Philadelphia researchers at the University of Pennsylvania, working with engineers at Harvard, have wired up lab-grown mini pancreases with hair-thin electronics, nudging immature alpha and beta cells to grow up, synchronize and respond to sugar more like natural islets. The so-called "cyborg" mesh becomes part of the tissue as it forms, which lets the team run months of single-cell electrical monitoring and patterned stimulation that boosts glucose-triggered hormone release. The work, published in Science on Feb. 19, 2026, points toward new ways to prepare or support cell-based transplants for people with Type 1 diabetes.

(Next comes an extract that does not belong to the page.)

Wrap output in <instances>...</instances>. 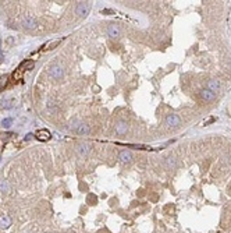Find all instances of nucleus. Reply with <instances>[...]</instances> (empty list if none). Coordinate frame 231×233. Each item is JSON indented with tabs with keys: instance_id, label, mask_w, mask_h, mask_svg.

Stretchy Electronics That Grow With the Tissue
The device is an ultrathin, stretchable mesh that researchers slide between layers of developing cells so it can flex with the expanding pancreatic organoid and record activity at single-cell resolution. According to Penn Medicine, the mesh is thinner than a human hair and can both pick up electrical spikes and deliver controlled pulses that simulate natural physiological rhythms. With that tight integration, scientists can follow how the tissue matures over weeks and step in with targeted electrical nudges without shredding the fragile organoids in the process.

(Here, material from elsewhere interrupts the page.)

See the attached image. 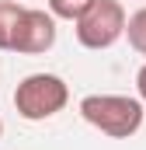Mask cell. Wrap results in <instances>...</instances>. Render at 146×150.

Meal-Time Rhythms and Electrically Tuned Maturation
By cycling glucose levels to mimic meal-time rhythms, the team found that immature cells locked into circadian-like electrical patterns, which sharpened hormone release when the organoids were hit with glucose challenges. As outlined by Harvard SEAS, the researchers also tapped the implant's built-in actuators to deliver patterned stimulation that enhanced glucose responsiveness in stem-cell-derived alpha and beta cells. The peer-reviewed paper in Science reports months-long, single-cell recordings that line up with increased expression of genes tied to energy metabolism, cell-cell communication and exocytosis, along with improved electrical states.
Translational Paths: Prep the Cells or Leave the Mesh In
Juan Alvarez, an assistant professor at Penn, described the device as "bionic" and said that "the words 'bionic', 'cybernetic', 'cyborg', all of those apply to the device we've created," comparing its role to a pacemaker for pancreatic tissue. According to Penn Medicine, the team is eyeing two main paths: using electrical entrainment to pre-condition lab-grown islets before transplant, or leaving the sensors in place to monitor and stimulate grafts after implantation. The researchers say they still need to test long-term safety, durability and immune compatibility in preclinical models before anything moves toward human use.
Paper Details and Funding
The Science paper lists Qiang Li and Ren Liu as co-first authors and Jia Liu and Juan R. Alvarez-Dominguez as co-senior authors, with affiliations at Harvard SEAS and the Perelman School of Medicine. The PubMed record notes support from NIH grants, JDRF and the JPB Foundation, among other funders. As the authors move toward preclinical testing, they and their backers say they will focus on whether the approach can scale to human-grade grafts and how a bioelectronic scaffold holds up under immune pressure and long-term use.